La confidentialité et la responsabilité peuvent coexister en chaîne, déclarent les panélistes du Consensus Miami

Les blockchains publiques rendent les transactions suffisamment transparentes pour être retracées, auditées et contrôlées, mais cette visibilité peut se faire au détriment de la confidentialité des utilisateurs. Les systèmes de conformité traditionnels abordent souvent la question de la responsabilité en identifiant les personnes, mais cela peut saper l'une des promesses initiales de la cryptographie : la capacité d'effectuer des transactions sans révéler son identité personnelle par défaut.
Selon les panélistes de la conférence Consensus de Miami de CoinDesk plus tôt cette semaine, ces tensions peuvent de plus en plus être résolues grâce à une « couche d'intelligence » en chaîne qui combine une architecture de blockchain hybride avec une surveillance au niveau de l'adresse du portefeuille. L'idée est de répartir le travail entre différentes parties du système. Les réseaux privés autorisés peuvent donner aux institutions la responsabilité et la crédibilité dont elles ont besoin, tandis que les chaînes publiques sans autorisation peuvent fournir des liquidités, et les outils d'investigation blockchain peuvent aider les plateformes à filtrer les transactions au niveau de l'adresse du portefeuille sans lier automatiquement chaque utilisateur à une identité réelle.
Rajeev Bamra, responsable mondial de la stratégie pour l'économie numérique chez Moody's Ratings, a déclaré que la couche de renseignement conventionnelle répond à trois questions : "Qui est-ce ? Que font-ils ? Et puis-je faire confiance aux archives ?" Ces problèmes ont été résolus dans le secteur financier traditionnel par les banques, les dépositaires, les chambres de compensation et les agences de notation, a-t-il déclaré.
Bamra estime le marché institutionnel de la finance numérique à environ 35 milliards de dollars aujourd'hui, contre plus de 200 000 milliards de dollars de flux annuels de compensation pour la finance conventionnelle, avec une croissance de « plus de 100 ou 150 % » au cours des 18 derniers mois. L’architecture de la blockchain, prédit-il, ne sera pas uniformément publique ou privée mais hybride. "Les réseaux d'autorisations privées vont offrir la responsabilité et l'aspect crédibilité", a-t-il déclaré, tandis que "les réseaux publics sans autorisation apportent la liquidité que les autorisations privées n'apportent pas".
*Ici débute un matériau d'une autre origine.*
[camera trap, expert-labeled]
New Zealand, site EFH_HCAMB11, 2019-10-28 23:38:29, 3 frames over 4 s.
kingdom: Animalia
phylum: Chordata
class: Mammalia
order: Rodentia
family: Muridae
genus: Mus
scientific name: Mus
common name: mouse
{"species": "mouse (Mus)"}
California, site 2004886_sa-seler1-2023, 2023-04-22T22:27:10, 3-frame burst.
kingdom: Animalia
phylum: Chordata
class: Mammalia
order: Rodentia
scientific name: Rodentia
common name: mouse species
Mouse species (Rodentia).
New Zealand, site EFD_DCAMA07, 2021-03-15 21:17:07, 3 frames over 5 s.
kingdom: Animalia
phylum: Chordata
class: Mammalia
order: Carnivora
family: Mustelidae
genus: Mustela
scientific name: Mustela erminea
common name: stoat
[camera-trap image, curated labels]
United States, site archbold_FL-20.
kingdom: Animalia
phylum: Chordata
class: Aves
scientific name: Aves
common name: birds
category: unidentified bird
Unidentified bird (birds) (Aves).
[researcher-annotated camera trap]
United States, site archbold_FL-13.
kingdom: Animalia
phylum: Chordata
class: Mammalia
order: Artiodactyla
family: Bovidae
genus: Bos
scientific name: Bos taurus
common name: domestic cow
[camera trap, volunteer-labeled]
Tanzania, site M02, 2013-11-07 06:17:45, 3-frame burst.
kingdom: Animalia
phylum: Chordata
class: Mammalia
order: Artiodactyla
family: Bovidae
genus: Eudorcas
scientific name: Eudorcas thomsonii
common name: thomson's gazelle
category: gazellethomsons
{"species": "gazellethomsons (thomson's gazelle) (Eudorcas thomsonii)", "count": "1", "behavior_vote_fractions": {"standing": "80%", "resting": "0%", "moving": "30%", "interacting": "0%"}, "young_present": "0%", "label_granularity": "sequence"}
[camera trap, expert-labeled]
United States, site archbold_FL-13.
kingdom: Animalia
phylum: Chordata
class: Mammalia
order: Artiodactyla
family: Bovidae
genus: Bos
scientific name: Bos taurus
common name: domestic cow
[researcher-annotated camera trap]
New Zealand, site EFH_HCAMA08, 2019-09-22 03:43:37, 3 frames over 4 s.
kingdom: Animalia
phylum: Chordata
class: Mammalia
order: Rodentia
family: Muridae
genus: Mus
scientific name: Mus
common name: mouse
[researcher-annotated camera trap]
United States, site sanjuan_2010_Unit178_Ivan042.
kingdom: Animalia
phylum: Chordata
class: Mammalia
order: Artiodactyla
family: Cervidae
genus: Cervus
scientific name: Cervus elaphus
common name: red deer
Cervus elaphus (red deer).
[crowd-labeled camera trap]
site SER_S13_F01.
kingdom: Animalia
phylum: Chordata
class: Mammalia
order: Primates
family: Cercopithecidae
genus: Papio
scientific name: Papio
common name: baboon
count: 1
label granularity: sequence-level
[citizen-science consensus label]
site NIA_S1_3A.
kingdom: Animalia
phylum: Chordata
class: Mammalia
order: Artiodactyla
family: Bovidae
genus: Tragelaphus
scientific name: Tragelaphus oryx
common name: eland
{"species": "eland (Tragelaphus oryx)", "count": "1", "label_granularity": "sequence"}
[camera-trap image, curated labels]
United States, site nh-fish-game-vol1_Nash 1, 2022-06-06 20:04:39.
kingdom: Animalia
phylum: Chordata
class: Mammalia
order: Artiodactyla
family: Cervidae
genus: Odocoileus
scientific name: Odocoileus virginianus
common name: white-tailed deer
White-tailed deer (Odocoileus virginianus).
Pauline Shangett, directrice de la stratégie de la plateforme d'échange non dépositaire ChangeNOW, s'est fermement rangée du côté de l'utilisateur. "Le Bitcoin, à la base, était à l'origine une monnaie numérique semi-anonyme", a-t-elle déclaré.
ChangeNOW, qui n'applique pas KYC par défaut, travaille avec des fournisseurs AML et des sociétés d'investigation blockchain pour surveiller les flux au niveau de l'adresse du portefeuille. "Toute cette infrastructure médico-légale de blockchain nous permet de ne pas cartographier les personnes qui transmettent des fonds via notre système, mais plutôt de cartographier leurs adresses", a déclaré Shangett.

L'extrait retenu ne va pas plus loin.